The first fallacy is the notion that two full-service (CR) liquor licenses have long been available in the neighborhood, “one of which has been on the market for 3 years.” In fact, the license for Town Hall’s old location, 2218 Wisconsin Ave., was in use until last month, and the license for Margarita’s restaurant, which closed at 2317 Wisconsin Ave. in 2008, went on the market only recently, in response to spontaneous interest from two separate parties. The suggestion that there’s no market for the neighborhood’s currently available CR licenses is incorrect.
The second fallacy is the idea that an attempt to attract new restaurants to the neighborhood by adding three new CR licenses in 2008 failed. “All three new CR licenses were taken by establishments currently operating in Glover Park,” the ANC’s website states.
But only one of those three licenses was applied for by an established Glover Park business, Rocklands (2418 Wisconsin Ave.), and it was granted only over the strong objections of then-commissioner Alan Blevins. Blevins argued that “the ANC’s intent in adding three liquor licenses was to expand business along Wisconsin Ave.,” so the license should go to a new establishment.

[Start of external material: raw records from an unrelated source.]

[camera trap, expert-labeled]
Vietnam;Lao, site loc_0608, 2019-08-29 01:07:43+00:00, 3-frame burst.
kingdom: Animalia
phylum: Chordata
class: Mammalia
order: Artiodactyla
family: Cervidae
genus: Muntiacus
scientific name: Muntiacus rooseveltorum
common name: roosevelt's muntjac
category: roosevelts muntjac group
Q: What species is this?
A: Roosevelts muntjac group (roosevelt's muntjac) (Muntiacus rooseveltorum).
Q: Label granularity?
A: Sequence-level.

No such objection was raised to the CR license applications for Surfside (2444 Wisconsin Ave.) or Breadsoda (2233 Wisconsin Ave.), which won the other two new licenses. And why not? Because they weren’t in operation when they applied for the licenses.
The Glover Park Citizens’ Association first voted to support additional CR licenses in the neighborhood in November, 2007. The ANC did likewise in January, 2008. As soon as the Alcoholic Beverage Control Board ruled to add three licenses in April, 2008, Breadsoda and Surfside immediately applied. Both restaurants had already rented space in Glover Park by then, but neither was open yet. (They both opened that summer, using DR licenses that allowed them to sell wine and beer, but not spirits. Glover Park’s moratorium does not limit the number of DR licenses. After administrative delays, their CR licenses were issued in 2009.)

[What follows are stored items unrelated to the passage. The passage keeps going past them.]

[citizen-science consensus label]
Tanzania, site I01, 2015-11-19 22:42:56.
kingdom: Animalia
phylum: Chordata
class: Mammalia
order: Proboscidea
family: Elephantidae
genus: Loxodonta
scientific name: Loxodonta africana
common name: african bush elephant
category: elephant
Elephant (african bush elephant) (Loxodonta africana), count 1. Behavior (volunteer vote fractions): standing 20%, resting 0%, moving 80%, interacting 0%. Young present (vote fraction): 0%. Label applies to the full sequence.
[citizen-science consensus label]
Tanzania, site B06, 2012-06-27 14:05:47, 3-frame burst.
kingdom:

Breadsoda shares owners with Bourbon (2348 Wisconsin Ave.) and Surfside shares owners with Smith Point (1338 Wisconsin Ave.). The suggestion that both these ownership groups simultaneously decided to open new restaurants in Glover Park without a thought of eventually serving hard liquor—while at the very same time, the GPCA and ANC were publicly expressing their support for additional CR licenses—does not compute. Much more likely is that the public support for new CR licenses attracted two new restaurants hoping to snag them.
In debating whether the moratorium should be extended, with or without alterations, the ANC has much to consider. But they should consider the matter in the light of the true market for Glover Park’s current CR licenses and the true past effect of adding new ones.
This piece reflects the views of its author and should not be attributed to the Glover Park Gazette.